O pedido foi apresentado quatro dias após a internação do ex-presidente na Unidade de Terapia Intensiva (UTI) de um hospital particular em Brasília, autorizada pela Justiça, para tratar uma broncopneumonia bacteriana bilateral de provável origem aspirativa.
Bolsonaro passou mal no dia 13 de março, enquanto estava detido no 19º Batalhão da Polícia Militar, conhecido como Papudinha. Ele foi levado ao hospital com febre alta e queda na saturação de oxigênio, sendo internado diretamente na UTI.
Segundo o boletim médico mais recente, o ex-presidente apresenta melhora clínica, com recuperação da função renal e melhora parcial de marcadores inflamatórios, mas permanece sob cuidados intensivos.

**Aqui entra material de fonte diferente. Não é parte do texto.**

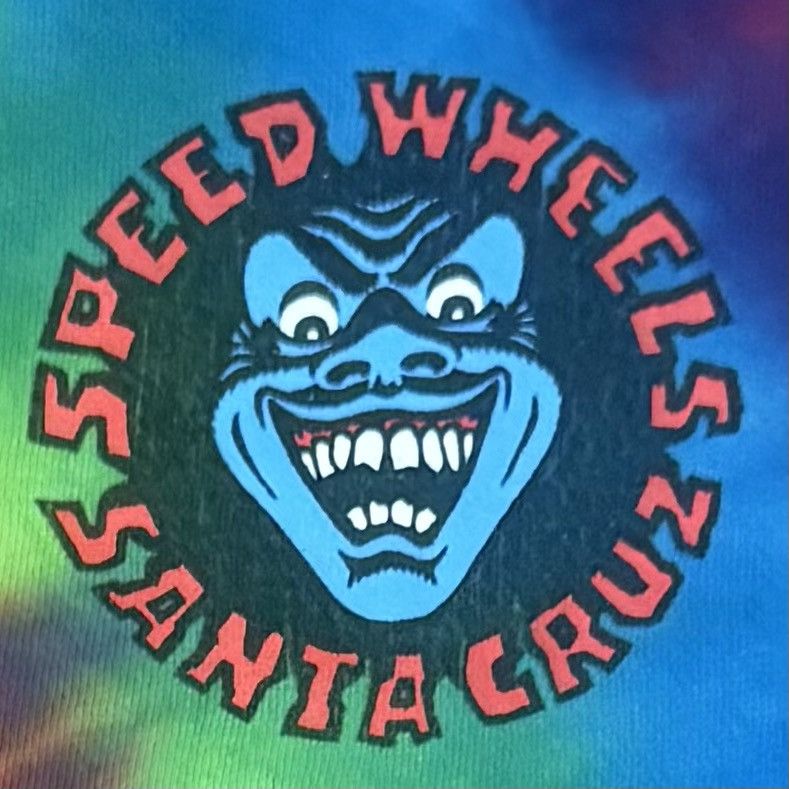 Santa Cruz Skateboards Santa Cruz Skateboards Screaming Hand Tie Dye Colorful Tee M Size US M / EU 48-50 / 2 - 3 Thumbnail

No novo pedido, os advogados argumentam, com base em avaliações da equipe médica particular, que há risco de novos episódios de broncoaspiração, o que exigiria monitoramento clínico frequente e contínuo.
A defesa sustenta ainda que a permanência em ambiente de custódia representa risco à saúde do ex-presidente. “A ausência de vigilância contínua e de intervenção imediata favorece a repetição de eventos semelhantes, com potencial de maior gravidade”, afirmam os advogados, citando o histórico de comorbidades do paciente.
Relator do caso no STF, Moraes tem rejeitado pedidos anteriores de prisão domiciliar, sob o argumento de que a estrutura do local de detenção foi reforçada para garantir atendimento médico adequado ao ex-presidente.